Second Coming was released to generally mixed reviews in the UK and US. Rolling Stone awarded the record two out of five stars, calling its songs "tuneless retro psychedelic grooves bloated to six-plus minutes in length." Robert Hilburn of the Los Angeles Times was more positive, praising John Squire's "inspired guitar work" and concluding that "while the album's impact is undercut by some tunes that seem little more than fragments, the standouts offer a soulful earnestness as they speak of the search for salvation and comfort amid the tension and uncertainty of contemporary life."

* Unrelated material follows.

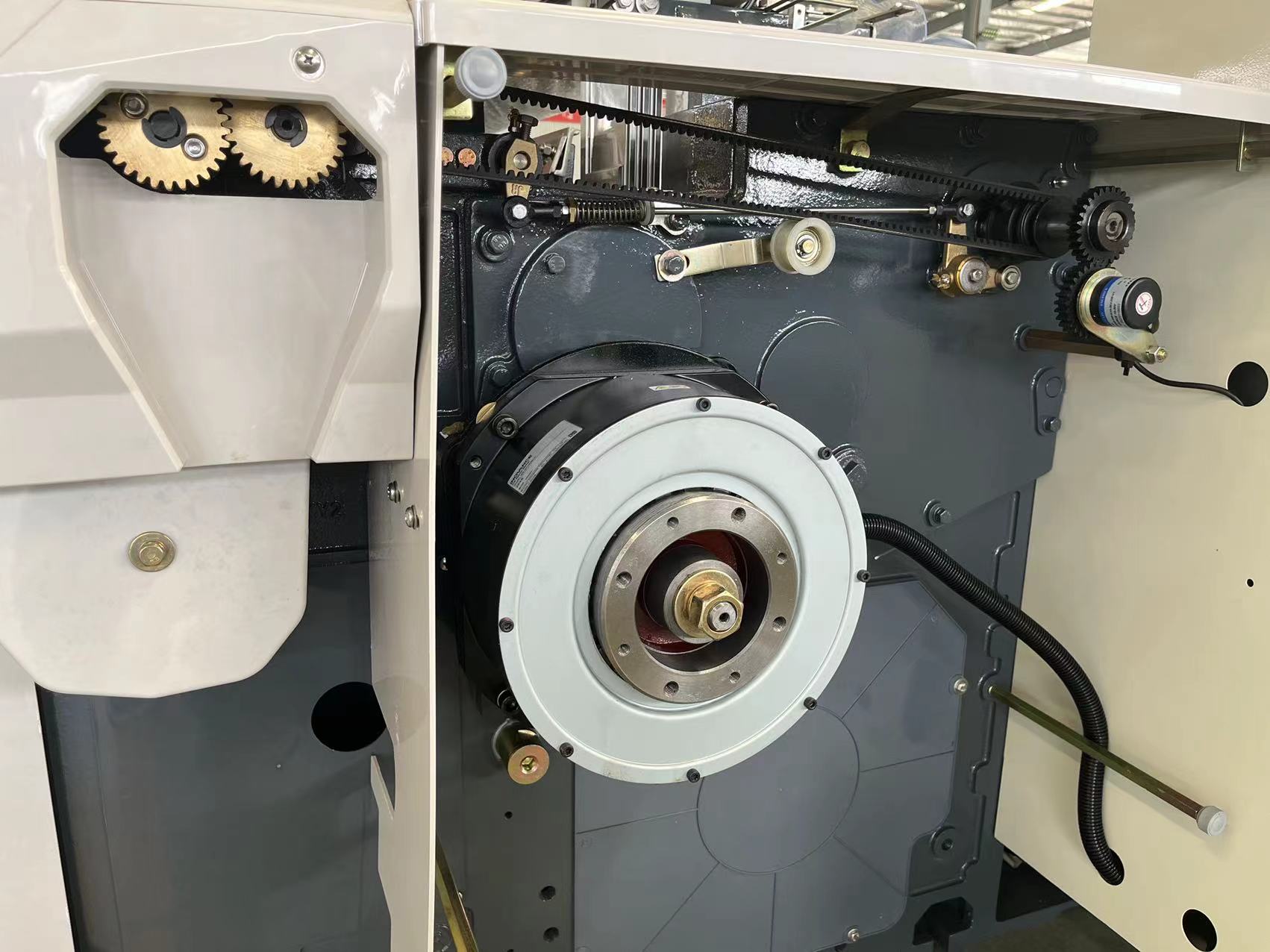 Polyester Weaving Textile Machine High Speed 280 Cm 2.8m Water Jet Loom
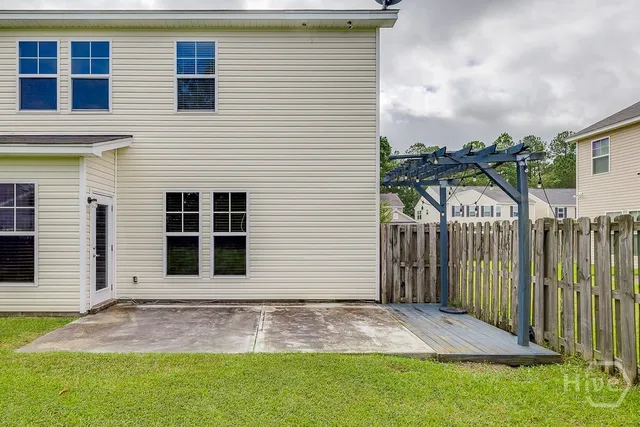 $374,900 | 34 Crystal Lake Drive, Port Wentworth, GA 31407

Select ranked the album at number twelve in its end-of-year list of the 50 best albums of 1995.

Professional ratings
Review scores
| Source | Rating |
| AllMusic | Star |
| The Encyclopedia of Popular Music | Star |
| Entertainment Weekly | B− |
| The Guardian | Star |
| Los Angeles Times | Star |
| NME | 6/10 |
| Q | Star |
| The Rolling Stone Album Guide | Star |
| Select | 4/5 |
| Spin | 6/10 |

==Track listing==

| No. | Title | Writer(s) | Length |
|---|---|---|---|
| 1. | "Breaking into Heaven" |  | 11:21 |
| 2. | "Driving South" |  | 5:09 |
| 3. | "Ten Storey Love Song" |  | 4:29 |
| 4. | "Daybreak" | Ian Brown, Gary Mounfield, Squire, Alan Wren | 6:33 |
| 5. | "Your Star Will Shine" |  | 2:59 |
| 6. | "Straight to the Man" | Brown | 3:15 |
| 7. | "Begging You" | Squire, Brown | 4:56 |
| 8. | "Tightrope" |  | 4:28 |
| 9. | "Good Times" |  | 5:40 |
| 10. | "Tears" |  | 6:50 |
| 11. | "How Do You Sleep" |  | 4:59 |
| 12. | "Love Spreads" |  | 5:46 |
| Total length: |  |  | 66:25 |

Hidden track
| No. | Title | Writer(s) | Length |
|---|---|---|---|
| 1. | "The Foz" | Brown, Mounfield, Squire, Wren | 6:26 |

==Personnel==
The Stone Roses
- Ian Brown – lead vocals, harmonica, recording of running water on "Breaking into Heaven"
- John Squire – electric and acoustic guitars, vocals on "Tightrope," backing vocals on "How Do You Sleep," recording of jets on "Begging You," collage
- Mani – bass guitar
- Reni – drums, backing vocals, vocals on "Tightrope," recording of running water on "Breaking into Heaven"

Technical personnel
- Simon Dawson – keyboards, Jew's harp on "Straight to the Man," castanets, Wurlitzer electric piano on "Straight to the Man" and "Tears," acoustic piano on "How Do You Sleep" and "Love Spreads," production, engineering on tracks 1, 2, 5, 6, 9, 12
- Paul Schroeder – production on tracks 1, 2, 3, 6, 7, 9, 10, 11, engineering on tracks 1, 2, 6, 9
- John Leckie – partly responsible for recording on tracks 3, 7, 11, recording on "Breaking into Heaven" intro
- Mark Tolle – initial recording on tracks 4, 8, 10
- Al "Bongo" Shaw – initial recording on tracks 4, 8, 10
- Nick Brine – assistant engineering; tambourine on "Love Spreads"

==Charts==

Chart performance for Second Coming
| Chart (1994–1995) | Peak position |
|---|---|
| Australian Albums (ARIA) | 17 |
| Austrian Albums (Ö3 Austria) | 35 |
| Canada Top Albums/CDs (RPM) | 24 |
| Dutch Albums (Album Top 100) | 61 |
| German Albums (Offizielle Top 100) | 57 |
| New Zealand Albums (RMNZ) | 38 |
| Swedish Albums (Sverigetopplistan) | 26 |
| Swiss Albums (Schweizer Hitparade) | 35 |
| UK Albums (OCC) | 4 |
| US Billboard 200 | 47 |

==Certifications==

Certifications for The Second Coming
| Region | Certification | Certified units/sales |
| United Kingdom (BPI) | 2× Platinum | 600,000^{*} |
^{*} Sales figures based on certification alone.